O kış annem takı tasarım kursuna gitti. Bir sürü birbirinden güzel boncuklar alığ çok özel şeyler yaratıyordu. Kışın satacak yer olmadığı için annem tanıdıklar vasıtasıyla satıyordu. Bayağı bir kazançlıydı.

O yaz, annemin kışın yaptığı kolyeleri satmaya çalışıyordum ama maliyet artınca haliyle ürünlerin fiyatları da artmıştı. Kimse pek ilgi göstermiyordu. Doğru dürüst satış yapamayınca canım sıkılıyordu orda boş boş oturup ürünlerin fiyatını söyledikten sonra insanların hımm peki deyip gitmesi. Satışa çıkmamaya başladım ve öylece bitti o hikayem.

Annem de ilgisini kaybedince takı toka işinden elimizi ayağımızı çekmiş olduk.

Yazı Yazamamak

Yazı yazmaya başlamak ne kadar da zor. Kafamda bir şeyler var anlatacağım onları ama başlayamıyorum. Yok olmuyor.

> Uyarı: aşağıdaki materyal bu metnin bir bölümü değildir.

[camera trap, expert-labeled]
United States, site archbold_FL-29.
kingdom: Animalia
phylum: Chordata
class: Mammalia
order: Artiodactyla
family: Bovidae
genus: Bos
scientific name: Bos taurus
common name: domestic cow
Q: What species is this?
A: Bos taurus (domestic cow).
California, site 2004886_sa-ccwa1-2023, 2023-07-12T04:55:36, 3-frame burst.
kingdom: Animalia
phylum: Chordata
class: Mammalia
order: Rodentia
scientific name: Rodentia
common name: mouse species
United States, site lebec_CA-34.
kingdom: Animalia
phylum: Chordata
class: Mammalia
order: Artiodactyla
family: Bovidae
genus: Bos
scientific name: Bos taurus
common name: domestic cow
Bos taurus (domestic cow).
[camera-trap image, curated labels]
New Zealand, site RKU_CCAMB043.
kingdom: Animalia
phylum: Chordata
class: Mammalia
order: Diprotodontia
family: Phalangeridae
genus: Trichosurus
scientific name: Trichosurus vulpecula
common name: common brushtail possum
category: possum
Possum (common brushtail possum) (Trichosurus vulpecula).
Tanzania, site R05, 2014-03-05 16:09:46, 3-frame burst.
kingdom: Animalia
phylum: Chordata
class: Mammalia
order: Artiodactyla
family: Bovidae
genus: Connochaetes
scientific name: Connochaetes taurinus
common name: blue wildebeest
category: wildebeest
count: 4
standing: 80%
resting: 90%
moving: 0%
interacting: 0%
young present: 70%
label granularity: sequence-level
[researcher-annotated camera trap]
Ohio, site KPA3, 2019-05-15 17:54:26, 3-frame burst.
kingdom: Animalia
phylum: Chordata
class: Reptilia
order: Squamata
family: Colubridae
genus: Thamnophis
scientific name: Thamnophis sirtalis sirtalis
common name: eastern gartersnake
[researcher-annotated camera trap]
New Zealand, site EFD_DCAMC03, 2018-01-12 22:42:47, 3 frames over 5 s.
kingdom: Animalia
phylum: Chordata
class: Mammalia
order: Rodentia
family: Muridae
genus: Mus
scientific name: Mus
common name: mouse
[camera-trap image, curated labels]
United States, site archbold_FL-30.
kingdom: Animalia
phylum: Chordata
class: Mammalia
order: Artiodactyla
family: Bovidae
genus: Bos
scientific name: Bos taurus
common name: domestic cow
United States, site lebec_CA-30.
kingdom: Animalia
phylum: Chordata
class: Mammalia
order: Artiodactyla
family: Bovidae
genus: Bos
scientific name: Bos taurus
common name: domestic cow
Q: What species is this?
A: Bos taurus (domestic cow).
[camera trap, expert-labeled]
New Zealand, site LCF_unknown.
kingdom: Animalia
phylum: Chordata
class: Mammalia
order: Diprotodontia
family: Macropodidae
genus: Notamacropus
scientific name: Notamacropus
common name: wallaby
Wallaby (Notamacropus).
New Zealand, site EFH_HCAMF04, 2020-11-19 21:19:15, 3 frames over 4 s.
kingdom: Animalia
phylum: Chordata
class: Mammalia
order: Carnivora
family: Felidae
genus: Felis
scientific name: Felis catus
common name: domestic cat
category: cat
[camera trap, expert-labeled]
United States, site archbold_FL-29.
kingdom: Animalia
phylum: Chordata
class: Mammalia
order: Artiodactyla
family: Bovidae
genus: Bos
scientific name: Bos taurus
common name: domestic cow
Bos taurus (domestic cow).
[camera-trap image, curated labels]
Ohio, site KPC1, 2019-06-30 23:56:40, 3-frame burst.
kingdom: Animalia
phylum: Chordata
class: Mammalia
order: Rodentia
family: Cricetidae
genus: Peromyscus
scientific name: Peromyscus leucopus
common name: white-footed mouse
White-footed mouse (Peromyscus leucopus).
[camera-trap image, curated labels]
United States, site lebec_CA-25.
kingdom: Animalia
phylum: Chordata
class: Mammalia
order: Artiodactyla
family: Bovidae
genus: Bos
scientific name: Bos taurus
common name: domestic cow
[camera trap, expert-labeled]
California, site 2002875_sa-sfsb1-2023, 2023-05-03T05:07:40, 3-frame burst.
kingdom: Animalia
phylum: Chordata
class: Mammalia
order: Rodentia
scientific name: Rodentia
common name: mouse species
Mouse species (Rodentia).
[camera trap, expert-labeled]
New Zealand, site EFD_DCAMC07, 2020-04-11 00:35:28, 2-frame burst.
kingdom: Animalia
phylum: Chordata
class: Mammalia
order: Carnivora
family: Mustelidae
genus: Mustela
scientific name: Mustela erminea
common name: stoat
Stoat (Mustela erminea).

Ordan mı girsem burdan mı girsem yok böyle olmaz, şimdi konu benim anlatmak istediğimin dışına çıkıcak. Olmadı sil hadi. 

Alt paragrafa geçtiğim sırada yukarıda dediklerimin aynısı gene oldu. Tamam yazıya başladım ama konuyu saptırmak üzereyim. Ben böyle beceriksizliğimi sıralaya sıralaya böyle boş bir yazı yazabilirim anca zaten. Bu yazı bitsin hadi esas diğer yazıya döneceğim.

Blog

Gene blog kullanma kararı aldım. Blogun adını da değiştirdimç Daha bir günlük şeklinde yazıyım diye düşünüyorum da yapabilir miyim bilmiyorum. Herkesin okuyabileceği açık bir günlük tutmak da bana pek samimi gelmiyor gerçi. Bir şeyler karalarız ya gene de.